他藉口病入膏育,硬把瞳瞳从将军府给拉出来,可病人好好的,大夫却狠狠地瘦了一大圈。
“难道你打算在袁家当一辈子隐形人?”
连这个都知道?瞳瞳失笑,他肯定不是普通喜欢她,“可以老实告诉我吗?”
“老实告诉你什么?”
“你安插在袁府的棋子,是哪一个?”
“紫儿。”他坦承道。
她的大丫头?不会吧,身边的人都能被收买?是她给的月银太少,得从外面挣点外快?
“你怎么办到的?”
“当时人牙子带过去的人当中,有六个是我的人。”六个最好、最有可能被挑上的。
“世子爷这么处心积虑,图我什么?”
“你说呢?”
“医术?”
他瞪她一眼,咬牙道:“图你的美貌。”
“我就知道,世子爷忒肤浅。”
“对,我就是肤浅,才会喜欢你这个没心没肺的。说吧,真打算一辈子在袁家当个局外人?”
“我别无选择。”那是袁哥哥说的,她不想同意,却无法不同意。
“你可以和离。”
“裴哥哥不愿意啊。”他是个重承诺的汉子,他应了哥哥会照顾她一生,便会无所不用其极地“照顾”下去,不管她想不想要。
“你点头,我立刻把你从他身边抢过来。”他乐意亲自照顾瞳瞳,乐意予她一世平安幸福。
“抢?说得我奇货可居似的。”
“别怀疑,在我眼里,你就是奇货。”
她微微一笑问:“世子爷,我们是朋友吗?”
“这种事还需要怀疑?这些年我白用心了。”
“那么帮帮我吧!”
“帮你什么?”
“我想去锦州投靠姨母。”
“想找人投靠,我是更好的人选。”
她蹲下身,下巴靠在他床边,认真看他,认真问:“世子爷真肤浅得这么厉害?真被我的美色迷得东倒西歪?”

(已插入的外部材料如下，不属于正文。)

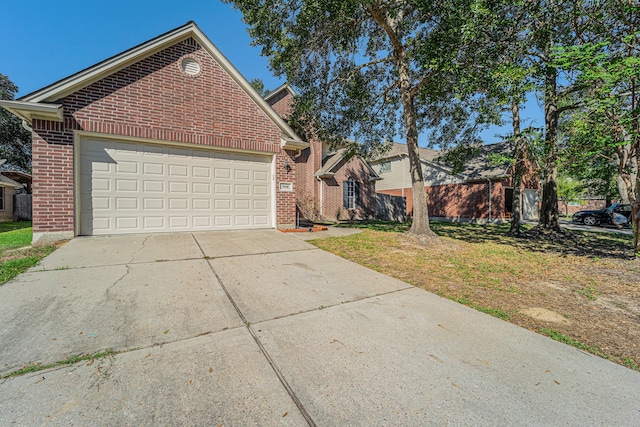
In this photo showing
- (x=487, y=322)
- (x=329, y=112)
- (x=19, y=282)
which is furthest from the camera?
(x=329, y=112)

他没好气瞪她。“我这副身子,不必被美色所惑,就会东倒西歪。”
她捧着自己的脸,笑问:“这么想要我?”
“是看你可怜,又承你救命之恩。”
一弹指,她笑道:“好吧,等你有本事把诚王府的院子跑十圈,我就嫁你。”
“娶你跟跑院子有什么关系?”
“我不想前头常弃妇、后头当寡妇。”
“你咒我?”
“是实话实说,所以……在你能跑上十圏院子之前,先帮帮我吧。”
“帮你什么?”
“帮我离开袁府。”
于是,她在世子爷和陆嬷嬷的帮忙下,带着药箱离开京城。
临行前,陆嬷嬷塞给她几千两银票。她说:“出门在外,有朋友靠朋友,没朋友就得靠银子,这是我一点心意,你把银钱分开放,丢了东边的,还有西边的。”
看着陆嬷嬷为自己考虑周到,瞳瞳忍不住鼻酸,“谢谢陆嬷嬷。”
“到姨母家后,记得捎信过来,世子爷会挂心。”
“陆嬷嬷就不挂心我?”
“牢牢记挂着呢,你这丫头啊……总之,听嬷嬷一句劝,天底下没有过不去的坎儿,过这一关,日后再回头看,便会觉得没什么大不了。”
陆嬷嬷温柔的劝说,让她心头起涩意,抱住嬷嬷,她道:“我知道的,我不会轻易被打败。”
“不被环境打败,更不能被自己打败,懂不懂?”她捧起瞳瞳的脸,顺了顺她的碎发,柔声说着她曾对女儿说过的话。“人们往往不会因为一件喜事高兴一辈子,却会因为一个创伤抑郁终生,痛苦带给人的记忆还这大于快乐,你是医者,能治好别人的病不稀奇,你必须学会治好自己的感情,懂吗?过去的,就全抛了,不管那份记忆中的酸甜苦辣,要通通丢得一干二净。”
她用力点头,用力说:“我明白的,我不会被痛苦要挟。”
从走出袁家大门那一刻,她已经打算封锁曾经落在裴哥哥身上的喜怒哀乐。
“很好。人离开,心带走,既然决定不要这段际遇,就别在裴将军身上浪费忧伤。”
“谢谢陆嬷嬷教导。”
伸出手指,化开她眉间郁色,陆嬷嬷道:“下次回来,让嬷嬷看见你的笑。”
“好,一言为定。”
瞳瞳说“一言为定”,却在锦州甩掉诚王府的马车。
她说慌了,她没有姨母在锦州,她真正的目标是岭南,她要去找哥哥,她不介意那里是不是苦寒之地,她相信自己,再恶劣的环境,她都有本事为哥哥建立一个新家。